» **Exercise**
Count the lines in the listing below that contain the string "closest", treating uppercase and lowercase as different, and give only the number.

─── Provided entries ───

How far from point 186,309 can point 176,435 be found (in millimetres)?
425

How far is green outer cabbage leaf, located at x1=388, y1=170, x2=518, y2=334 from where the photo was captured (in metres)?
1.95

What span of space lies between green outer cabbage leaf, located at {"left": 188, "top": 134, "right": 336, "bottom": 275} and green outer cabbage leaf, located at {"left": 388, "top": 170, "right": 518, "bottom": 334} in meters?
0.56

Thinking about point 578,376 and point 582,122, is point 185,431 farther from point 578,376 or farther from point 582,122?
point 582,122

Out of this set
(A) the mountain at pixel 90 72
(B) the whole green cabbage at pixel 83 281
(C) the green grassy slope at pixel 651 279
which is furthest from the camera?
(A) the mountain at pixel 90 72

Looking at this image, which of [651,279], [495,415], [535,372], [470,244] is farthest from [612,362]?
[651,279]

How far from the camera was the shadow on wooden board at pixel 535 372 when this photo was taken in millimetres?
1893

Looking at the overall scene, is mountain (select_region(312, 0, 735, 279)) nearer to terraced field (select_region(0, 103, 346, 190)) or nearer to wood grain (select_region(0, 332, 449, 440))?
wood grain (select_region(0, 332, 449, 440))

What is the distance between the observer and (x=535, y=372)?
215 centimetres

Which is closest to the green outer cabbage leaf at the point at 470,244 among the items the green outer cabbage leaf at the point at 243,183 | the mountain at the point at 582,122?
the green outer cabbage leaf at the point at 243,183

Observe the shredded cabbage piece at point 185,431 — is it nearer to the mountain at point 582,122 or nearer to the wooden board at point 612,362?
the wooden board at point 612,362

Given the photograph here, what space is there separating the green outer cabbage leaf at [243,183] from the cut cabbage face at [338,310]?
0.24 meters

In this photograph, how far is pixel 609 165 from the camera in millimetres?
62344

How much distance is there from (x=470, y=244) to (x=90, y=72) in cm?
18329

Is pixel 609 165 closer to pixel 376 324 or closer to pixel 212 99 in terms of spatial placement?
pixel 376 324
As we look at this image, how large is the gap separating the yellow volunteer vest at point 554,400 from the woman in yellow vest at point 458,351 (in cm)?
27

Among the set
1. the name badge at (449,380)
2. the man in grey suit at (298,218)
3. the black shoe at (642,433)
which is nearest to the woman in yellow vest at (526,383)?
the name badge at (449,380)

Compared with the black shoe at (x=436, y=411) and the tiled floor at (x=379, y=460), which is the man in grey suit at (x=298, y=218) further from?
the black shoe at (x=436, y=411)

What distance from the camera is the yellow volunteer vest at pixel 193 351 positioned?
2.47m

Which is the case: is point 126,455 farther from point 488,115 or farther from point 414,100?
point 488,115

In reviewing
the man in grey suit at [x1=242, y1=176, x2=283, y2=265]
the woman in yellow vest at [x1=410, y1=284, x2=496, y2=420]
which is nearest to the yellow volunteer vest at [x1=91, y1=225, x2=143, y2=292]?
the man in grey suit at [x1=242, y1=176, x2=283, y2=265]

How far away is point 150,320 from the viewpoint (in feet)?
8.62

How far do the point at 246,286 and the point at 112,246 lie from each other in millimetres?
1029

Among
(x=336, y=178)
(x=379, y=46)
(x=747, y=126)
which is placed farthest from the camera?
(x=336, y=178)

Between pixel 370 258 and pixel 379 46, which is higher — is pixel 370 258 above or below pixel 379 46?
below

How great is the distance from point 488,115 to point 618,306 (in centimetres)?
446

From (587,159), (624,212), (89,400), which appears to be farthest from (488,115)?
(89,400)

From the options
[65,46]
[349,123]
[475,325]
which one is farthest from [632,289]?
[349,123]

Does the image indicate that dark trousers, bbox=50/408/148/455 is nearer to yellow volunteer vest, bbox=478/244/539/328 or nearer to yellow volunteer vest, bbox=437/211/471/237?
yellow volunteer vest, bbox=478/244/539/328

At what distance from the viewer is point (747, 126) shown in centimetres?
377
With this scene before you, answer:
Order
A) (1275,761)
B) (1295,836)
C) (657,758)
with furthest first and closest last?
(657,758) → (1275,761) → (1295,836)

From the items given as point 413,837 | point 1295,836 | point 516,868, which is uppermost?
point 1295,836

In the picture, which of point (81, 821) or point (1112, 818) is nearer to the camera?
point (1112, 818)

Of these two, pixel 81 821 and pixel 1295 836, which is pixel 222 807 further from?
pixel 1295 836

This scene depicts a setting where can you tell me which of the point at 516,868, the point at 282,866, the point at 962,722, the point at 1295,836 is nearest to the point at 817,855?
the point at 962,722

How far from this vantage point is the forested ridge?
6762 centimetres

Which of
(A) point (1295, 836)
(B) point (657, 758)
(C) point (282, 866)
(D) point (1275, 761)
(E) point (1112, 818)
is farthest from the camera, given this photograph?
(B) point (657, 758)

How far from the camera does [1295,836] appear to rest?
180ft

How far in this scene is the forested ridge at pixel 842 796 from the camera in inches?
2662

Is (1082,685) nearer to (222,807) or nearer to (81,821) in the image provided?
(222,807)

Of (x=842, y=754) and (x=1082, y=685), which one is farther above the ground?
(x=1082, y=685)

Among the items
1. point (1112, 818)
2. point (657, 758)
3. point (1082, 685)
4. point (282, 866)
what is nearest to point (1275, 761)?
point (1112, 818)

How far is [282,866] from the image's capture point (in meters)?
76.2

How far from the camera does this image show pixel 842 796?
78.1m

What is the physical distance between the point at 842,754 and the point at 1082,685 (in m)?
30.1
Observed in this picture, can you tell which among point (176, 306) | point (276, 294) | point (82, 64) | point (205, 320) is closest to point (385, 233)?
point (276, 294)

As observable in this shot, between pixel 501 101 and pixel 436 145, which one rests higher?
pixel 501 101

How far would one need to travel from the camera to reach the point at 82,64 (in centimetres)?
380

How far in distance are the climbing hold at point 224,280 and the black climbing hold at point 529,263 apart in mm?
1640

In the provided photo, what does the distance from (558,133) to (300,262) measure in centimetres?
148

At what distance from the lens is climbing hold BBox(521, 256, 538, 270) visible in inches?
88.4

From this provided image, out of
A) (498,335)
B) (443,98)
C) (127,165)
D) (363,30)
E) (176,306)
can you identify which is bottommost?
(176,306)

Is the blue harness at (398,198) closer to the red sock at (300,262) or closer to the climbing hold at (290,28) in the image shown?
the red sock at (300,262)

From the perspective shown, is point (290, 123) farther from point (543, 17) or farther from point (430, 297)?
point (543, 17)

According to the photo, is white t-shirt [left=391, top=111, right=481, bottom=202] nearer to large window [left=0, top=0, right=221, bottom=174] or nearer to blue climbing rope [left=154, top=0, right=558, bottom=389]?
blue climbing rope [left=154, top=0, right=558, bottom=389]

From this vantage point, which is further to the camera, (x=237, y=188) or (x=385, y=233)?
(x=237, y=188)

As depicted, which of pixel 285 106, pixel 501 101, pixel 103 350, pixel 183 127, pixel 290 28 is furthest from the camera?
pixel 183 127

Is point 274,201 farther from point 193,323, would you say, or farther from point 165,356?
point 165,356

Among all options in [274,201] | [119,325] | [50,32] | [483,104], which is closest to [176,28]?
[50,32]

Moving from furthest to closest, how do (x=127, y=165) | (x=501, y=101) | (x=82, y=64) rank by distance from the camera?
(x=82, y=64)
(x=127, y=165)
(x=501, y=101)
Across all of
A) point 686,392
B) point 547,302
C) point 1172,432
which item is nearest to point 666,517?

───

» **The answer**
5